* Begin *
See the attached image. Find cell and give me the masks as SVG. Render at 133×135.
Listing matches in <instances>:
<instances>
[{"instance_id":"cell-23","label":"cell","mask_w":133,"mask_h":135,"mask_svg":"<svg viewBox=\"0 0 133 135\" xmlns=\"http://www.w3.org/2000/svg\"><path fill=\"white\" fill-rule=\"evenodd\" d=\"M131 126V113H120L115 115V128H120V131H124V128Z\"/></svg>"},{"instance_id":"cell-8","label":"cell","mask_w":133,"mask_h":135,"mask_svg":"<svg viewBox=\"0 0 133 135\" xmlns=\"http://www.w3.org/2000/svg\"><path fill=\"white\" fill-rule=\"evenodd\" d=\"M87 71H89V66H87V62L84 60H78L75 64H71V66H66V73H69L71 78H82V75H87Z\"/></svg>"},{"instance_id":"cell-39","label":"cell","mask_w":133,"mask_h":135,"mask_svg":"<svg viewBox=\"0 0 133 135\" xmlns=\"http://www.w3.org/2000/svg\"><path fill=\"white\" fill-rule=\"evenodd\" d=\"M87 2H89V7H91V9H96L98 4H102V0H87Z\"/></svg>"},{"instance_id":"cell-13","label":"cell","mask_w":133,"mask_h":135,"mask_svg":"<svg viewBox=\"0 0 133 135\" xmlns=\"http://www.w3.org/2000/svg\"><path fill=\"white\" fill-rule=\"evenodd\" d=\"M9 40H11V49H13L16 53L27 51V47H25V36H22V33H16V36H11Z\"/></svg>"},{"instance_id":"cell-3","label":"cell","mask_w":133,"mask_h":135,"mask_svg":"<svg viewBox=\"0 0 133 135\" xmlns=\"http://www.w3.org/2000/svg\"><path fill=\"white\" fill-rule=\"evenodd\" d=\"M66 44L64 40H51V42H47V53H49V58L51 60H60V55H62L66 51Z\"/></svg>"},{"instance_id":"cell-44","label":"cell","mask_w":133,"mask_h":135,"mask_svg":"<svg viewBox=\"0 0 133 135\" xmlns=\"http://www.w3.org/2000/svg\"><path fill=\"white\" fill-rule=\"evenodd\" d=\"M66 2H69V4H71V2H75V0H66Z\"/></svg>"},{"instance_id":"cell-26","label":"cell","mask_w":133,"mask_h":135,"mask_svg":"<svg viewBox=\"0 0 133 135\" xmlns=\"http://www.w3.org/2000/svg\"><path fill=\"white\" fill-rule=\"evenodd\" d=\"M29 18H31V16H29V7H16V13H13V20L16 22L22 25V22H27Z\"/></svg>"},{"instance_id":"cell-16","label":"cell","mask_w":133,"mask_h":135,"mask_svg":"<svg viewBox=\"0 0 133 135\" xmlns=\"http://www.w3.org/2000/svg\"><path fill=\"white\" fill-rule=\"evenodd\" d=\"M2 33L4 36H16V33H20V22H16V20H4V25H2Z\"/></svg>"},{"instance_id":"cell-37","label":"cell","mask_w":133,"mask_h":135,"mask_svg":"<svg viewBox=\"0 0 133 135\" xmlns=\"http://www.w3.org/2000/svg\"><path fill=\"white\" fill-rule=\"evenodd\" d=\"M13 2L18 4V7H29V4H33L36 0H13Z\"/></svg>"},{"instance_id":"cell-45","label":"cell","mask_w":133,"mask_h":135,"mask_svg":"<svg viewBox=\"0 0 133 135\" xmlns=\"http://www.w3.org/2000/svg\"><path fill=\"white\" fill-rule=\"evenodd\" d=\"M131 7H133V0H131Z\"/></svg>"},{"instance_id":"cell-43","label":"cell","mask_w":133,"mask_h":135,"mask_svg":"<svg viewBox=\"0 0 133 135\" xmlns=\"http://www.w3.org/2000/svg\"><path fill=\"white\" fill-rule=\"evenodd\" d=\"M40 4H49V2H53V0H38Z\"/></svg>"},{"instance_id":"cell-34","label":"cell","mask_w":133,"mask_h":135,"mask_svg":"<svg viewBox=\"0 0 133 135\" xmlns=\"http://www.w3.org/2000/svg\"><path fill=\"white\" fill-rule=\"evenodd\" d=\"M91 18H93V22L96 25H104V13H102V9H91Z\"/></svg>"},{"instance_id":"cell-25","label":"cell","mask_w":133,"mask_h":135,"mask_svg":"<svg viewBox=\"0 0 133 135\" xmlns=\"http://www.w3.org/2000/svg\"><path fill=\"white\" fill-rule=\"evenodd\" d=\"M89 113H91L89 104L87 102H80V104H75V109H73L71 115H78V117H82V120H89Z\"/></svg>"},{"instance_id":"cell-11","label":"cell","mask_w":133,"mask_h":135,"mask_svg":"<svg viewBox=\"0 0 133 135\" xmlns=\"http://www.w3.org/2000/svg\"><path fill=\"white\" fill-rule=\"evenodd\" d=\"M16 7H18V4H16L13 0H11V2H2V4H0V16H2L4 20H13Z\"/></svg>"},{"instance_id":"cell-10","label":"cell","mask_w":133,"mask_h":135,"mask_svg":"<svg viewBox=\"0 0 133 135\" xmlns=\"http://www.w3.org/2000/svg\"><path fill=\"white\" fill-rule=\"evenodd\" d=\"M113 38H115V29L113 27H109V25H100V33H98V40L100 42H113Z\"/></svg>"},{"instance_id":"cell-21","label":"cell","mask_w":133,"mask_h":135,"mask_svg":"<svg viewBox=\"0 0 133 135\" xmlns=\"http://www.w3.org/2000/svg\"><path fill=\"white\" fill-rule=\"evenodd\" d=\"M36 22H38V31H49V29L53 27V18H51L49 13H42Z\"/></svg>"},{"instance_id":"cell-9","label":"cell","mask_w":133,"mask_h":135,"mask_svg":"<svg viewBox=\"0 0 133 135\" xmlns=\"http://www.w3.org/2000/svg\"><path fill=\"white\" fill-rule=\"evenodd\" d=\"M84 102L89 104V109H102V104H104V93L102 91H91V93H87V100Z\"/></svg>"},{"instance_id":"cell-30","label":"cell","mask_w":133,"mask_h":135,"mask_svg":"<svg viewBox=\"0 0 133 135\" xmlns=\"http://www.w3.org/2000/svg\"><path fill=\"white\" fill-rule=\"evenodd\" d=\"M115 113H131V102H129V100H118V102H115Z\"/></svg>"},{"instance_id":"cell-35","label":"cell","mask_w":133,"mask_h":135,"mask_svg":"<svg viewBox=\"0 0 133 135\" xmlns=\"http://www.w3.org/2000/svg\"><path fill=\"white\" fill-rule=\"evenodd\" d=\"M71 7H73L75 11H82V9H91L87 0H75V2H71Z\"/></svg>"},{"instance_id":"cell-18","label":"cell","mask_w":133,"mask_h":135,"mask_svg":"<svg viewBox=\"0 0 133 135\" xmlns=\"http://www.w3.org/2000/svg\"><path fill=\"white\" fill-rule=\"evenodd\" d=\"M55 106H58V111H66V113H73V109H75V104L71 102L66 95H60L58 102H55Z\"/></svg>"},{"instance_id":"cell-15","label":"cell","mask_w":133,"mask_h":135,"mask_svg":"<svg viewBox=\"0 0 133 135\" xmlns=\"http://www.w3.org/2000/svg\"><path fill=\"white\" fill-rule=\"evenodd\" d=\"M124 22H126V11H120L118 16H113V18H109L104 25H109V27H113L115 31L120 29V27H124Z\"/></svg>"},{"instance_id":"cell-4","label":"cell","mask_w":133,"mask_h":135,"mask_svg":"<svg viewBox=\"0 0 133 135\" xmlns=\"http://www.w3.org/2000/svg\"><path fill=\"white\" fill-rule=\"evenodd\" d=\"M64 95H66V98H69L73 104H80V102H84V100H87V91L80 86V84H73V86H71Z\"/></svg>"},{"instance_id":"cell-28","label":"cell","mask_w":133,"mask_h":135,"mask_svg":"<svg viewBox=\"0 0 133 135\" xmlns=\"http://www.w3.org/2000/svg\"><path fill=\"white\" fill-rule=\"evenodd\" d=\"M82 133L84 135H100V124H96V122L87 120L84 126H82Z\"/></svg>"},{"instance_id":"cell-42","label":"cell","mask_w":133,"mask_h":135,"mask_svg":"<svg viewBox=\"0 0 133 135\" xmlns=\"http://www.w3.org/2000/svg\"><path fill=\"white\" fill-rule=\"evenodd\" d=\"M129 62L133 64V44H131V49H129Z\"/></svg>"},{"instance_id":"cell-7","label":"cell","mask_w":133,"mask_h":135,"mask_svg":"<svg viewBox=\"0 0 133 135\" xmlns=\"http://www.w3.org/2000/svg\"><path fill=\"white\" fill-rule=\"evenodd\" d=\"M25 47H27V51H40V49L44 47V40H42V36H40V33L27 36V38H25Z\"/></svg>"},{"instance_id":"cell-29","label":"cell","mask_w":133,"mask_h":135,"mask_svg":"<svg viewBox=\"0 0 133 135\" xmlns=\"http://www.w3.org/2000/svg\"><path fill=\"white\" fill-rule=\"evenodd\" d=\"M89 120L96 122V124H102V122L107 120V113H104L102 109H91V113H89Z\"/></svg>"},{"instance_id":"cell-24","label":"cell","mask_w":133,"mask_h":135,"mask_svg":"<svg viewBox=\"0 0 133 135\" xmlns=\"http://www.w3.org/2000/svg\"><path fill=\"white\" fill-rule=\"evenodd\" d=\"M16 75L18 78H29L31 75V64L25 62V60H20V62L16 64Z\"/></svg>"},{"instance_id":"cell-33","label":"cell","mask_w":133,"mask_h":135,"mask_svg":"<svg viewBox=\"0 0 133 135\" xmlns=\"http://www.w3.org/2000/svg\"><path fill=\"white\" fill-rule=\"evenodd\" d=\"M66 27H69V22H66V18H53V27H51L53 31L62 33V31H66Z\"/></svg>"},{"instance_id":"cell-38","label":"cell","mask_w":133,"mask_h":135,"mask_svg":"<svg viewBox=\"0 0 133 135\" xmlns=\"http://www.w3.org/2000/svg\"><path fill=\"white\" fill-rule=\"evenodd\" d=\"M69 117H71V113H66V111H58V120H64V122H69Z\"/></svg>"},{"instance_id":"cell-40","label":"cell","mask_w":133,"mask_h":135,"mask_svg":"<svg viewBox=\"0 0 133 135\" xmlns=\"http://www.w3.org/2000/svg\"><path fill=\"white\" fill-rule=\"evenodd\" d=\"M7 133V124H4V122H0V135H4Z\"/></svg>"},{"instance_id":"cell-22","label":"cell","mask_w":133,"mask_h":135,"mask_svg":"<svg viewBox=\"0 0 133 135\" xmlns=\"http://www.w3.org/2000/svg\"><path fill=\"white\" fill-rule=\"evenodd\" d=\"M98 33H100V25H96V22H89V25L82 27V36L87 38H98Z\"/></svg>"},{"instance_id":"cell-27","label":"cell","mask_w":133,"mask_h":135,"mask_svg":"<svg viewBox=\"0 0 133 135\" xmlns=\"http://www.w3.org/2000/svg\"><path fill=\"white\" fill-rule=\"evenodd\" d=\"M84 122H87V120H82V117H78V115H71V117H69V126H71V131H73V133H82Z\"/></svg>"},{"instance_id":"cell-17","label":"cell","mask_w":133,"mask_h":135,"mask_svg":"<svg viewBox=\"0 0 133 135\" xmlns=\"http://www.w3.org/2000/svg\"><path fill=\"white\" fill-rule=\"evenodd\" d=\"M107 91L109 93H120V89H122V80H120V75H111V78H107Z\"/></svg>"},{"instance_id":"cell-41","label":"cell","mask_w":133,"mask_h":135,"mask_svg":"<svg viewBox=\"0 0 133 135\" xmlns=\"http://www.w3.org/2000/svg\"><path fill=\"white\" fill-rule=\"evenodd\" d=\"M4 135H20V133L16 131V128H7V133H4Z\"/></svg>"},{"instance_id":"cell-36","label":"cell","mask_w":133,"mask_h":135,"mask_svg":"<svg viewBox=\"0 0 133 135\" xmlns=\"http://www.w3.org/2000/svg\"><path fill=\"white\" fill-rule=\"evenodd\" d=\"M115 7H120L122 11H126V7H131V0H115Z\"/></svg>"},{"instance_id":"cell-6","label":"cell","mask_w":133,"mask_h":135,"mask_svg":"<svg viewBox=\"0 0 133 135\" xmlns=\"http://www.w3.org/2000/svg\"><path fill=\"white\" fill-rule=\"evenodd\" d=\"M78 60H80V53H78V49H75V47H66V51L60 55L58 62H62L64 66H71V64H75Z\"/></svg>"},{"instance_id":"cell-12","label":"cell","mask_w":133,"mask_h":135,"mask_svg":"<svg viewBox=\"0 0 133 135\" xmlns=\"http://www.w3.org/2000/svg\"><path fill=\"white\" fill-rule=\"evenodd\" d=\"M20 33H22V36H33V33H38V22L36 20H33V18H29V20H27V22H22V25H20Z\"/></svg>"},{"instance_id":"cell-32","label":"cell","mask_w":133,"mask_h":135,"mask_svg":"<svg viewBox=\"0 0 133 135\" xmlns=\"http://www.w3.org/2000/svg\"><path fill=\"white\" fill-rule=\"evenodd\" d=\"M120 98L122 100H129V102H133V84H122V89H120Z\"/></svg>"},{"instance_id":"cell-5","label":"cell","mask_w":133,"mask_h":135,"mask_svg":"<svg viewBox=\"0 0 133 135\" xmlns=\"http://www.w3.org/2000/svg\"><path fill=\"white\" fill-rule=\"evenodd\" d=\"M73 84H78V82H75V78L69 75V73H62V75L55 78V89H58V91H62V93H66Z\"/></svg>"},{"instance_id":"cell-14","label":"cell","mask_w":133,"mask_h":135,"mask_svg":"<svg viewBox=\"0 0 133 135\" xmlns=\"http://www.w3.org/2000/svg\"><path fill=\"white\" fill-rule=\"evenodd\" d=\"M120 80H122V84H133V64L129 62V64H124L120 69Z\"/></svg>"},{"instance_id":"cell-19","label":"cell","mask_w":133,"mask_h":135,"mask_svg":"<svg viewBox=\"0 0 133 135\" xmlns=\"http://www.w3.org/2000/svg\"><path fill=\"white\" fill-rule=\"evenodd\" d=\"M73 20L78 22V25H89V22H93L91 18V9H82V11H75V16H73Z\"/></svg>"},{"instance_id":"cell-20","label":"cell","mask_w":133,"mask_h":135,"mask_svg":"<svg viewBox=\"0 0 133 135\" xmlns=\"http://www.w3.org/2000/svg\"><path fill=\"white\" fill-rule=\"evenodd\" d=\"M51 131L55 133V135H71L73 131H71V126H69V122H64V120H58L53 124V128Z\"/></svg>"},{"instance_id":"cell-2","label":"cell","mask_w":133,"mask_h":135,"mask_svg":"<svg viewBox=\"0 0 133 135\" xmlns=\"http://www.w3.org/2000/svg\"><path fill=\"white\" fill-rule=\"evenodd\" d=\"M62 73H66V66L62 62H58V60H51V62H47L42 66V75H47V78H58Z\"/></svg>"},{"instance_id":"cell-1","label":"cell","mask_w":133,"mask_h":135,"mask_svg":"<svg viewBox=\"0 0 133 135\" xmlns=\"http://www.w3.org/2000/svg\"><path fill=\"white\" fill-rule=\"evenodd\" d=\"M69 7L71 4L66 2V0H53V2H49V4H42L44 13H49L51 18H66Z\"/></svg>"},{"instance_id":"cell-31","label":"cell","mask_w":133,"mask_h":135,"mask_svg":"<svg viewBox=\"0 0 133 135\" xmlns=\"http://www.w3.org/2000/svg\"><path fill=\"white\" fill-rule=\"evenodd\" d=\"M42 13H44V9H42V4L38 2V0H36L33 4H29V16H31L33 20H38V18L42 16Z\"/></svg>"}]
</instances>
* End *
_TASK INSTRUCTIONS_
Locate every line in the listing above that contains the string "instances", and copy each one. Matching is case-sensitive.

_COMPLETE RESPONSE_
Listing matches in <instances>:
<instances>
</instances>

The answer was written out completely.